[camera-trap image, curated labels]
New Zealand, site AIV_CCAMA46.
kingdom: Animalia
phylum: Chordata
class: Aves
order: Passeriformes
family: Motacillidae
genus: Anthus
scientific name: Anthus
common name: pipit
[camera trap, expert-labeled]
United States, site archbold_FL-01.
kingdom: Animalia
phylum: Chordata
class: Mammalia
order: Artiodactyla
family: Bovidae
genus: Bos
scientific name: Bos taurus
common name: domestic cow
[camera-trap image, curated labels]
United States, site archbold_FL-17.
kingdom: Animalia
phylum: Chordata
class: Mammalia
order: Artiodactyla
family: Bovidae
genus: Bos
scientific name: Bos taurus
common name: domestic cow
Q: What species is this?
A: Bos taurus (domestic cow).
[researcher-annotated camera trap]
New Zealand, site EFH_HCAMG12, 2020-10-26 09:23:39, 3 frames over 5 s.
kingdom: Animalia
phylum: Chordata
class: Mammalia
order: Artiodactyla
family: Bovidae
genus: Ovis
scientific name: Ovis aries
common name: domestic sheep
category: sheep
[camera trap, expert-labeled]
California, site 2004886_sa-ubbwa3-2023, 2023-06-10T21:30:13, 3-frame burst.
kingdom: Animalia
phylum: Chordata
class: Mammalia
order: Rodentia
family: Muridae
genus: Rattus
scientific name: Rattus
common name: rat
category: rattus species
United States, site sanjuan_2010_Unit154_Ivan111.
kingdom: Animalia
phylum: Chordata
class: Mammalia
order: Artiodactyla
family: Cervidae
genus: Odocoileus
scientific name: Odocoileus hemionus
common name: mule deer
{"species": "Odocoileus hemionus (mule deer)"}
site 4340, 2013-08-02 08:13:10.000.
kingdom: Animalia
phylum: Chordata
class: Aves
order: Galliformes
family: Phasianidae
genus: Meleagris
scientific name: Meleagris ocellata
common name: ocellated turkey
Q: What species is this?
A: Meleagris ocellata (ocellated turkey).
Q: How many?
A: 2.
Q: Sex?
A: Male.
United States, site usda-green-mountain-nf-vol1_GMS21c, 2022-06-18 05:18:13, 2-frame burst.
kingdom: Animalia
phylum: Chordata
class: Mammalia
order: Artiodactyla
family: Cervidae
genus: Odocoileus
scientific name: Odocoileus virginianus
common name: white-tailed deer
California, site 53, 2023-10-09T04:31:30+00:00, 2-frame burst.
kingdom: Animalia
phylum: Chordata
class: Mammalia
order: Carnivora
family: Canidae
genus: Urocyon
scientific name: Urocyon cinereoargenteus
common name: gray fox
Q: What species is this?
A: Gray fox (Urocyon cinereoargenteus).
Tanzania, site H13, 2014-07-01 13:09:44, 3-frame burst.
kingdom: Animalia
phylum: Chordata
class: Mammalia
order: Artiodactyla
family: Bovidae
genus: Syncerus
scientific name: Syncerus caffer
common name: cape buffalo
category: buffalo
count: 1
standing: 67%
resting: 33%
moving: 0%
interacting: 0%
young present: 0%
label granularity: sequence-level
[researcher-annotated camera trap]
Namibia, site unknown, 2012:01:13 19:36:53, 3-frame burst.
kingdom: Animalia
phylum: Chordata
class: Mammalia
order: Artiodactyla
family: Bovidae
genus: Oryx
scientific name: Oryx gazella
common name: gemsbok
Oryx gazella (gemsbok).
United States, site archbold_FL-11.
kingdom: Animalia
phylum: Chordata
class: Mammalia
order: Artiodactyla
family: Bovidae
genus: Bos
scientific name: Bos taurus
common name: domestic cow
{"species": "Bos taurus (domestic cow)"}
• • • • •
Please give back all of the material above exactly as it was written.

[camera-trap image, curated labels]
New Zealand, site AIV_CCAMA46.
kingdom: Animalia
phylum: Chordata
class: Aves
order: Passeriformes
family: Motacillidae
genus: Anthus
scientific name: Anthus
common name: pipit
[camera trap, expert-labeled]
United States, site archbold_FL-01.
kingdom: Animalia
phylum: Chordata
class: Mammalia
order: Artiodactyla
family: Bovidae
genus: Bos
scientific name: Bos taurus
common name: domestic cow
[camera-trap image, curated labels]
United States, site archbold_FL-17.
kingdom: Animalia
phylum: Chordata
class: Mammalia
order: Artiodactyla
family: Bovidae
genus: Bos
scientific name: Bos taurus
common name: domestic cow
Q: What species is this?
A: Bos taurus (domestic cow).
[researcher-annotated camera trap]
New Zealand, site EFH_HCAMG12, 2020-10-26 09:23:39, 3 frames over 5 s.
kingdom: Animalia
phylum: Chordata
class: Mammalia
order: Artiodactyla
family: Bovidae
genus: Ovis
scientific name: Ovis aries
common name: domestic sheep
category: sheep
[camera trap, expert-labeled]
California, site 2004886_sa-ubbwa3-2023, 2023-06-10T21:30:13, 3-frame burst.
kingdom: Animalia
phylum: Chordata
class: Mammalia
order: Rodentia
family: Muridae
genus: Rattus
scientific name: Rattus
common name: rat
category: rattus species
United States, site sanjuan_2010_Unit154_Ivan111.
kingdom: Animalia
phylum: Chordata
class: Mammalia
order: Artiodactyla
family: Cervidae
genus: Odocoileus
scientific name: Odocoileus hemionus
common name: mule deer
{"species": "Odocoileus hemionus (mule deer)"}
site 4340, 2013-08-02 08:13:10.000.
kingdom: Animalia
phylum: Chordata
class: Aves
order: Galliformes
family: Phasianidae
genus: Meleagris
scientific name: Meleagris ocellata
common name: ocellated turkey
Q: What species is this?
A: Meleagris ocellata (ocellated turkey).
Q: How many?
A: 2.
Q: Sex?
A: Male.
United States, site usda-green-mountain-nf-vol1_GMS21c, 2022-06-18 05:18:13, 2-frame burst.
kingdom: Animalia
phylum: Chordata
class: Mammalia
order: Artiodactyla
family: Cervidae
genus: Odocoileus
scientific name: Odocoileus virginianus
common name: white-tailed deer
California, site 53, 2023-10-09T04:31:30+00:00, 2-frame burst.
kingdom: Animalia
phylum: Chordata
class: Mammalia
order: Carnivora
family: Canidae
genus: Urocyon
scientific name: Urocyon cinereoargenteus
common name: gray fox
Q: What species is this?
A: Gray fox (Urocyon cinereoargenteus).
Tanzania, site H13, 2014-07-01 13:09:44, 3-frame burst.
kingdom: Animalia
phylum: Chordata
class: Mammalia
order: Artiodactyla
family: Bovidae
genus: Syncerus
scientific name: Syncerus caffer
common name: cape buffalo
category: buffalo
count: 1
standing: 67%
resting: 33%
moving: 0%
interacting: 0%
young present: 0%
label granularity: sequence-level
[researcher-annotated camera trap]
Namibia, site unknown, 2012:01:13 19:36:53, 3-frame burst.
kingdom: Animalia
phylum: Chordata
class: Mammalia
order: Artiodactyla
family: Bovidae
genus: Oryx
scientific name: Oryx gazella
common name: gemsbok
Oryx gazella (gemsbok).
United States, site archbold_FL-11.
kingdom: Animalia
phylum: Chordata
class: Mammalia
order: Artiodactyla
family: Bovidae
genus: Bos
scientific name: Bos taurus
common name: domestic cow
{"species": "Bos taurus (domestic cow)"}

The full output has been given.